Whether two or a dozen her best chance against a pack of oldboys was to simply outrun them. She would head back east, toward the abandoned ski resort she and Ryan had been camping at a week before. With purpose it was only a three-day hike and at least two paved roads split the way. As silly as it sounded the scavengers didn’t like crossing pavement. They didn’t like anything man-made for that manner. If she could make the first of the paved roads by nightfall, and put that barrier between herself and the pack, she would be doing all right. Such obstructions proved short lived. What remained of the local road system was overgrown and crumbling apart in enough places to allow the scavengers to range freely. When it came to the oldboys, however, providing them a mile long detour was as good as a two-hour reprieve. String together a couple of those and she might even get a chance to sleep laying down this week. At the very least she could take the opportunity to scavenge out a meal for herself. As it was she hadn’t eaten
in two days. Her belly was well conditioned; it had not yet begun to complain, and her energy was still up. She knew from experience though that by tomorrow her reserves would begin to sputter if she didn’t find a way to refuel.
Perhaps it was the distraction that the thought of food always proved or maybe these last few weeks had found her relying on Ryan’s sharp eyes more than she would like to admit; either way, she didn’t see the newdead until it was too late. It was her friend the banker. Wherever he had disappeared to, some uncanny sense had brought him back. He stood rocking uncomfortably back and forth where the diminishing cliff met the flat ground below. He had noticed her in that way singular to his kind: no eyes, ears or nose belonged to the preternatural sense they all shared. As he swayed back and forth, his gnarled hands reached out toward her, broken and oozing fingers trembling with hungry anticipation, his joints began to quicken and seize in a series of jerky contractions. His only sense was the stuff of naked need.

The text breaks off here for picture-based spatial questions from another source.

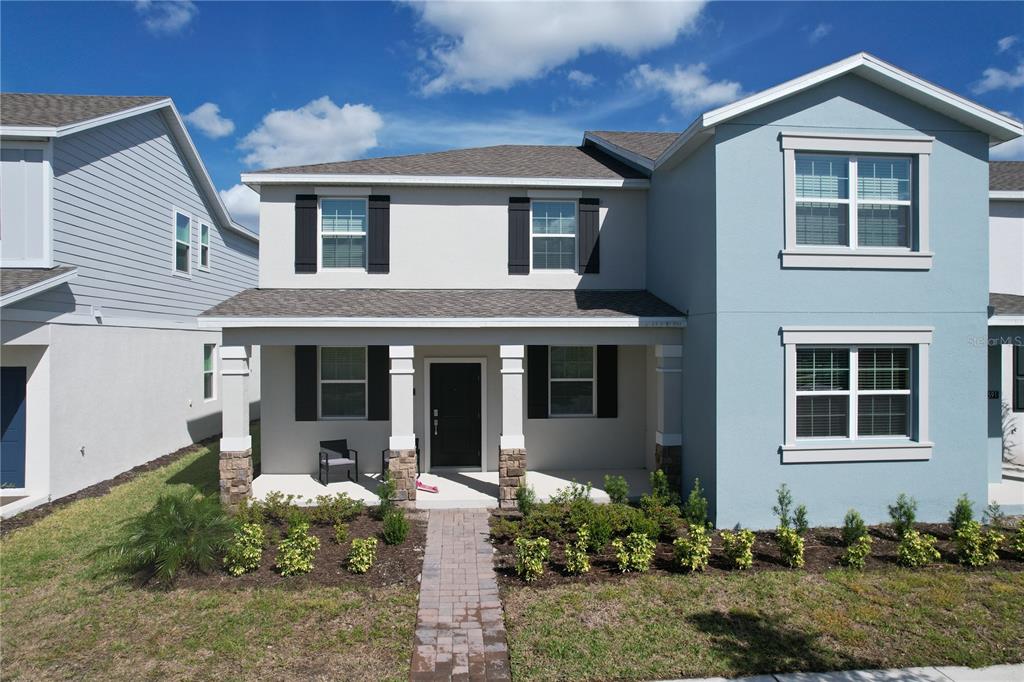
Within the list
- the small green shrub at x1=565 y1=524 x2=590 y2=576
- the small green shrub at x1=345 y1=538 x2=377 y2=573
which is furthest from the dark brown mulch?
the small green shrub at x1=565 y1=524 x2=590 y2=576

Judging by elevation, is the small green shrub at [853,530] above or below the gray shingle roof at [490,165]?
below

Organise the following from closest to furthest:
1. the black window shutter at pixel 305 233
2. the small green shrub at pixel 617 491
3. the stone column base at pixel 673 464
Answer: the small green shrub at pixel 617 491, the stone column base at pixel 673 464, the black window shutter at pixel 305 233

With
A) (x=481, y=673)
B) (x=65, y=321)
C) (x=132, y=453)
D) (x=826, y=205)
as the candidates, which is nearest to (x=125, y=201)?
(x=65, y=321)

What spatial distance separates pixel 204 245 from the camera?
1688 cm

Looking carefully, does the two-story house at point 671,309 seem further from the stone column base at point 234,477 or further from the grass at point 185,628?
the grass at point 185,628

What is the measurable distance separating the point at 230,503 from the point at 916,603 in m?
9.39

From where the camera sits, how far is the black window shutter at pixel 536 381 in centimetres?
1219

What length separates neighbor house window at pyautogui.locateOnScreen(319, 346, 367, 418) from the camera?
1212 centimetres

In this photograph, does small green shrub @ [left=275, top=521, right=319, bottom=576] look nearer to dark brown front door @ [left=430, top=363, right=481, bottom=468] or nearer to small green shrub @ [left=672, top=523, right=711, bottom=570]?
small green shrub @ [left=672, top=523, right=711, bottom=570]

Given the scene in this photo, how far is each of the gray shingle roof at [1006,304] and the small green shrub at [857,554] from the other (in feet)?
16.6

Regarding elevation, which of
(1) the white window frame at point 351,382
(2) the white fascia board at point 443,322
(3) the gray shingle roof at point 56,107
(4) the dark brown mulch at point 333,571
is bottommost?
(4) the dark brown mulch at point 333,571

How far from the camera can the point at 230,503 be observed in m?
9.95

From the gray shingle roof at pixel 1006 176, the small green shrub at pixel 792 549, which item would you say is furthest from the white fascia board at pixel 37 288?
the gray shingle roof at pixel 1006 176

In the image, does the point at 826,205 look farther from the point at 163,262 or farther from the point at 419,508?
the point at 163,262
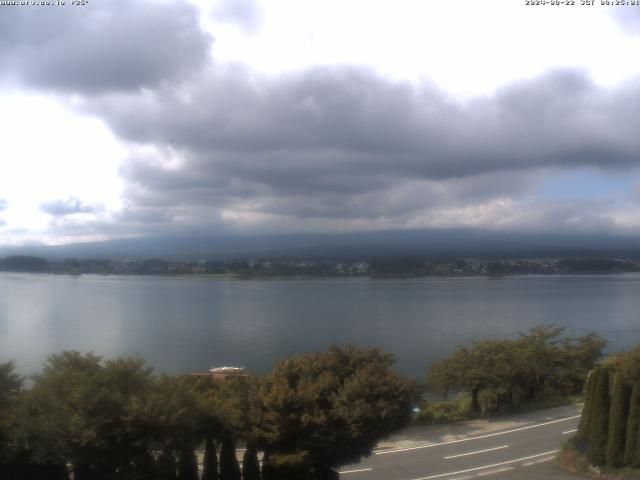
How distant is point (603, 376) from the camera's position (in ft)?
38.0

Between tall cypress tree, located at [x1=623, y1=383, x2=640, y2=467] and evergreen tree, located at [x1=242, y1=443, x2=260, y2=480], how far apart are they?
21.4ft

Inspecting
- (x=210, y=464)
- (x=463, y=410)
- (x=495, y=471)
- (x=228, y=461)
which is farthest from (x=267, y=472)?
(x=463, y=410)

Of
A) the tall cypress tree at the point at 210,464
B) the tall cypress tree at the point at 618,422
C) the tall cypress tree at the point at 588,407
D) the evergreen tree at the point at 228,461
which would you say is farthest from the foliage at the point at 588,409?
the tall cypress tree at the point at 210,464

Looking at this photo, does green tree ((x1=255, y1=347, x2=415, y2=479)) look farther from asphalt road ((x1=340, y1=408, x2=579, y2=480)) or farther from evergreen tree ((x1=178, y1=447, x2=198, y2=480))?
asphalt road ((x1=340, y1=408, x2=579, y2=480))

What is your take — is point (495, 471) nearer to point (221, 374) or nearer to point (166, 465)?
point (166, 465)

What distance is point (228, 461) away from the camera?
9453 millimetres

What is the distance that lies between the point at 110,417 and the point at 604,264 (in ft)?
364

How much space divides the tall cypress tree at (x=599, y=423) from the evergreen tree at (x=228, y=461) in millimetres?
6560

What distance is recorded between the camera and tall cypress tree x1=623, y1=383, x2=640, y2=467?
1087 cm

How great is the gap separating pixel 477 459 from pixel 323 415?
5.18 metres

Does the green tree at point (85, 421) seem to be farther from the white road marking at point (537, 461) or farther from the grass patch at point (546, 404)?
the grass patch at point (546, 404)

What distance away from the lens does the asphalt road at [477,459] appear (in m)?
11.7

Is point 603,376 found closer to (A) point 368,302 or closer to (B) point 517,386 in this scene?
(B) point 517,386

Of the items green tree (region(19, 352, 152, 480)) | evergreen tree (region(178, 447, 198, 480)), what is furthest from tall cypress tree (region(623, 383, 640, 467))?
green tree (region(19, 352, 152, 480))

She came to a stop, still a good fifty feet from the bottom of the slope. The cliff had shrunk to a mere ten-foot fall where she stood; no escape there, only the likelihood of an injury that would allow even an oldboy to chase her down. Behind her continued the slow tread of unwavering certainty. To her side the same consistent almost cautious movements crept nearer through the forest. These advances she only tracked with her ears. It was the banker that absorbed her heightened attention.
I’m not dead yet, she told herself. The newdead had noticed her, it was true, but whatever passed for a mind within such creatures had yet to resolve itself to action. That same uncanny sense that survived the rot of ocular nerve and the coagulation of nasal cavity would prove no less aware of the presence put off by two oldboys tracking behind its prey. Newdeads were rash and they were stupid, but they were something more than mindless. Every oldboy, after all, had begun its days with the same angry urgency that the faster and stronger newdeads possessed. And every newdead contained the first hint of an instinct and deep reserve that could one day become its surviving measure. She locked eyes with the sightless creature that now angled its trembling face up and toward her. Nearer grew the snapping and crunching of dead wood beside and behind her. The newdead continued to sway and twitch but took no step closer.